In his presentations Kilham reveals an extraordinary first person account of wild bear behaviour.
The woodsman from New Hampshire took in a pair of orphaned wild black bear cubs in the spring of 1993. By the time the cubs denned for the winter, Kilham had spent 395 hours walking them in the woods and 510 hours caring for them. He had also spent 96 hours taking field notes on their daily development.
After watching other sets of cubs, Kilham created an analysis and model of black bear behaviour.

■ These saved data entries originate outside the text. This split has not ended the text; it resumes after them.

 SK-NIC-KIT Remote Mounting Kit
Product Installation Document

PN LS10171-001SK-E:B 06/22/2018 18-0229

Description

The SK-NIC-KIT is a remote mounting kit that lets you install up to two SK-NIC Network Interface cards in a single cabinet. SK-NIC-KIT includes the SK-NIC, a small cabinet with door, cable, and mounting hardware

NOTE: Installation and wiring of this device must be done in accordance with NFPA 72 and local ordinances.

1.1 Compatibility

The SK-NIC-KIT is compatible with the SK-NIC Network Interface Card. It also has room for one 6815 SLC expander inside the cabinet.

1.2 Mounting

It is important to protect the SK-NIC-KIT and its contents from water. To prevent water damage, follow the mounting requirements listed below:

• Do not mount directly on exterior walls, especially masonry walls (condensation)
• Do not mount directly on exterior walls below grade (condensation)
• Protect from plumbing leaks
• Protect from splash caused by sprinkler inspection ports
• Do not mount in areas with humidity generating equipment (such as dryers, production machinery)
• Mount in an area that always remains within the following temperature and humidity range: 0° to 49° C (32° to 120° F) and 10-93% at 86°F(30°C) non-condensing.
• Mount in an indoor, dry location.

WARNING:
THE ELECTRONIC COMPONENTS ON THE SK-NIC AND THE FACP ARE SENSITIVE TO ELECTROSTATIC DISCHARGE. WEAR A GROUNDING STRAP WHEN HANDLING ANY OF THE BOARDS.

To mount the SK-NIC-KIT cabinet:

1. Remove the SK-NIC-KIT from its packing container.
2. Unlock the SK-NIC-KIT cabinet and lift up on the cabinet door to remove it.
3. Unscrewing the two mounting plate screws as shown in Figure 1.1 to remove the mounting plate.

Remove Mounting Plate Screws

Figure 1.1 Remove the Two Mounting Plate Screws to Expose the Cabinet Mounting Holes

He had discovered unknown facets of the bears personalities that could drastically change our current understanding of the animals.
He concluded that black bears are highly sociable animals who share resources, form hierarchies, and have structured kinship relationships.
They have the ability to share insight, plan and deceive and communicate with a physical and verbal language.
Kilhams latest book, Among the Bears: Raising Orphan Cubs in the Wild, is a personal story of the bond between animals and humans, as well as a work of science.
The book chronicles the behaviour of two sets of cubs and Kilhams personal connection with them.
The New York Times book Review Describe it as "compelling a vivid picture of ursine social life and intelligence."
Kilham has appeared on The Today Show and The David Letterman Show and has been featured in the New York Times and People Magazine. National Geographic has described him as "mother bear man".
Ben Kilhams presentation takes place at Millennium Place at 7:30 p.m. on Aug. 27. Tickets are available at Millennium Place; adults $9.99, children 12 years and under are $5.